[Collected data]
_ _ _ _ _ _ _
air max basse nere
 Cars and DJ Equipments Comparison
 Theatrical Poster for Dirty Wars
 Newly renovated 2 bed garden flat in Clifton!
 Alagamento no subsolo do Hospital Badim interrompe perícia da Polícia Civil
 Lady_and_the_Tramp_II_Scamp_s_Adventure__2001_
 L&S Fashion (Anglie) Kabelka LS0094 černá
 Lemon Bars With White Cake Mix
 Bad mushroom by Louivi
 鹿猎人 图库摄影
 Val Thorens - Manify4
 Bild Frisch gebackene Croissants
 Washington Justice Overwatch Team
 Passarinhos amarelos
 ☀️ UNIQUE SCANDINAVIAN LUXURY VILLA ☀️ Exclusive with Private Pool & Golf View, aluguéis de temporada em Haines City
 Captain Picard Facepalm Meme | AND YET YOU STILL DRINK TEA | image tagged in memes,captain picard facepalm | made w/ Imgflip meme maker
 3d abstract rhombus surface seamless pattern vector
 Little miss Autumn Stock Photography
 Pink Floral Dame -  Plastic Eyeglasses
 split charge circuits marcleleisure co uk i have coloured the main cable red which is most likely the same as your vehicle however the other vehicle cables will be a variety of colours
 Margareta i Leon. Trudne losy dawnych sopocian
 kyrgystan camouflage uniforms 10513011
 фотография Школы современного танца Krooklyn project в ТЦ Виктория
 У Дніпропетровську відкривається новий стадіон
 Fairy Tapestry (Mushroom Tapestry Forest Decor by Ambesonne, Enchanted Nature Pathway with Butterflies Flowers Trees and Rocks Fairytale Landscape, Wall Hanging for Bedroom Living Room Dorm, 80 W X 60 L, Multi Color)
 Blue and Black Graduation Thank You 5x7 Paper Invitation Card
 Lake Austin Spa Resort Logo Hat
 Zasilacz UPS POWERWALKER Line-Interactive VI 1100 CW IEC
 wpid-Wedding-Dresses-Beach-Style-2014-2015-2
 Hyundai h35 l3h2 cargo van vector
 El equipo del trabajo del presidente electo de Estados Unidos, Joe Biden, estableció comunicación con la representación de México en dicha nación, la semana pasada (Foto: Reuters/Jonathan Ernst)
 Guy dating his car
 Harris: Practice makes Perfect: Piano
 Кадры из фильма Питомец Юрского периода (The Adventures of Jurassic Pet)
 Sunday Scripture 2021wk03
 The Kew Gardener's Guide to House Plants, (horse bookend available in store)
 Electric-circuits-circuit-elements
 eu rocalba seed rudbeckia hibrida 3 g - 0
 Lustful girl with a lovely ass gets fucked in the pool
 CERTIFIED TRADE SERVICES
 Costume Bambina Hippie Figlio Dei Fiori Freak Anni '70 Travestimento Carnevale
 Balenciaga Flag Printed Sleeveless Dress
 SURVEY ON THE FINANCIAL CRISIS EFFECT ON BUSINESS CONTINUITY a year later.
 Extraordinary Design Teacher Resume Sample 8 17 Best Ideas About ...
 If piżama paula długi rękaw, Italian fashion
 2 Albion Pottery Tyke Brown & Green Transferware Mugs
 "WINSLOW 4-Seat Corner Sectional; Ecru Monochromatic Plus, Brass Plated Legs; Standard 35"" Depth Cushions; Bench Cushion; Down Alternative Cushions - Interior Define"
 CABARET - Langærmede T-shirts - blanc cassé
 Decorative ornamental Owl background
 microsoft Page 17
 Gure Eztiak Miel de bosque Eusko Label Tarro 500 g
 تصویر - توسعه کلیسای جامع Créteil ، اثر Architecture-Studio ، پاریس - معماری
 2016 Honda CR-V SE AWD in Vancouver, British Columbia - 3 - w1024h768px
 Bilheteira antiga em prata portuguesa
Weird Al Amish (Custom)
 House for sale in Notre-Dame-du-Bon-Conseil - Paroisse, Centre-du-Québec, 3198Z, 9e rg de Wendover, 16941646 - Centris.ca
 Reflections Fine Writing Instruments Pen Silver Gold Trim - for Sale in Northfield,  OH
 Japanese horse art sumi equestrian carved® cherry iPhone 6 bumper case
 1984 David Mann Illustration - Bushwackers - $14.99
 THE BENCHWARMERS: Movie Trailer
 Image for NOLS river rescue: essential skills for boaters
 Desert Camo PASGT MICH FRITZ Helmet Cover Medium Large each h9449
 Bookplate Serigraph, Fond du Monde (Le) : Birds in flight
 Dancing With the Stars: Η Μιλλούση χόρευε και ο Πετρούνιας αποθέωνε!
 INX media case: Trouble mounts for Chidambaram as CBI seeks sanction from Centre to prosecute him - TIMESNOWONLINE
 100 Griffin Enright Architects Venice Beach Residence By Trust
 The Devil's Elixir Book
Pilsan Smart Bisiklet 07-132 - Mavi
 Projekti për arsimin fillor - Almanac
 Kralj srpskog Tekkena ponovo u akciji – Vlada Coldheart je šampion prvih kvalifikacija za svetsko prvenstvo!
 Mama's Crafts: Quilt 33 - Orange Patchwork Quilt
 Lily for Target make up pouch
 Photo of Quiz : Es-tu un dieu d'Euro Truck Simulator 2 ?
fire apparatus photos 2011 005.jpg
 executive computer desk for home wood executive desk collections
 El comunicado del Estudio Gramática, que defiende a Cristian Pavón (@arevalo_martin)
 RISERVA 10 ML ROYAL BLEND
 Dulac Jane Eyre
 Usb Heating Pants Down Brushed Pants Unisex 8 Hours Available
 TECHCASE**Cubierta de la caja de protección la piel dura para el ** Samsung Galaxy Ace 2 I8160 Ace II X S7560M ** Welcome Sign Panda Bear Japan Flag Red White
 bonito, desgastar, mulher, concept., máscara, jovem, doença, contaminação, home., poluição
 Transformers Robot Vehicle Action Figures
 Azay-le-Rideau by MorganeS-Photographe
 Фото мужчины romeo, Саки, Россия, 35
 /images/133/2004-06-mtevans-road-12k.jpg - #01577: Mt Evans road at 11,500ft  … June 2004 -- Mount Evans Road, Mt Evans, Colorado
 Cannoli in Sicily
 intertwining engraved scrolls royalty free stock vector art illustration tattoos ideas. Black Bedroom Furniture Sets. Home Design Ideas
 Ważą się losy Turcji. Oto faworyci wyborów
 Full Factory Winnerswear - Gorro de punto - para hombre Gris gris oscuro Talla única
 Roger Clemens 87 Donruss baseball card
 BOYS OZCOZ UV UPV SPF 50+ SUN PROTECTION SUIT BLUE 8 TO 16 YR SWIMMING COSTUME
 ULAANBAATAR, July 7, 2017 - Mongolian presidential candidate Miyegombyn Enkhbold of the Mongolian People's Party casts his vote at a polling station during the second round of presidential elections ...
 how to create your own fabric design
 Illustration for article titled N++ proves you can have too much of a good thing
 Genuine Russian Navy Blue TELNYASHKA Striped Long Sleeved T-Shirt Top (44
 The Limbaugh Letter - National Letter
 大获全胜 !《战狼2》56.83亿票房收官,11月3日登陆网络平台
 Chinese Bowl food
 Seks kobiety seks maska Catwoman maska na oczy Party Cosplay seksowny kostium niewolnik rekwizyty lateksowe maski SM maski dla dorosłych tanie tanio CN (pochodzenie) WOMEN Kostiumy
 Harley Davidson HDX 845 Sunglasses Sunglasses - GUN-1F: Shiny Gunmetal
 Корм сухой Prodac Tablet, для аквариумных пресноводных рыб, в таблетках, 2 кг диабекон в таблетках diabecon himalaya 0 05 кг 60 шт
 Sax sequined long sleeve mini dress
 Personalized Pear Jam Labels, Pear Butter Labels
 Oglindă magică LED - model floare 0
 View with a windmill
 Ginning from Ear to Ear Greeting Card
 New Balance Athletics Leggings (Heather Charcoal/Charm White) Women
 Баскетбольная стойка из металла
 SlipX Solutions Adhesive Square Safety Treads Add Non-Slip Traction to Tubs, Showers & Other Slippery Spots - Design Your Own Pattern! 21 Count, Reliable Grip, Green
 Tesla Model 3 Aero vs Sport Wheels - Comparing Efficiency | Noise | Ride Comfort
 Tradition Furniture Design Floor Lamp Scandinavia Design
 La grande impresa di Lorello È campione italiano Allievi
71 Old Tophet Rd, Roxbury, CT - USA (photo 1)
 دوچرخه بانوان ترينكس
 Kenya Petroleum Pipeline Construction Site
_ _ _ _ _ _ _
#### GOAL OF THE EXERCISE:
Among the lines above, repeat exactly those from the line with "kyrgystan camouflage uniforms 10513011" to the line with "Hyundai h35 l3h2 cargo van vector", counting both ends.

#### RESULT:
 kyrgystan camouflage uniforms 10513011
 фотография Школы современного танца Krooklyn project в ТЦ Виктория
 У Дніпропетровську відкривається новий стадіон
 Fairy Tapestry (Mushroom Tapestry Forest Decor by Ambesonne, Enchanted Nature Pathway with Butterflies Flowers Trees and Rocks Fairytale Landscape, Wall Hanging for Bedroom Living Room Dorm, 80 W X 60 L, Multi Color)
 Blue and Black Graduation Thank You 5x7 Paper Invitation Card
 Lake Austin Spa Resort Logo Hat
 Zasilacz UPS POWERWALKER Line-Interactive VI 1100 CW IEC
 wpid-Wedding-Dresses-Beach-Style-2014-2015-2
 Hyundai h35 l3h2 cargo van vector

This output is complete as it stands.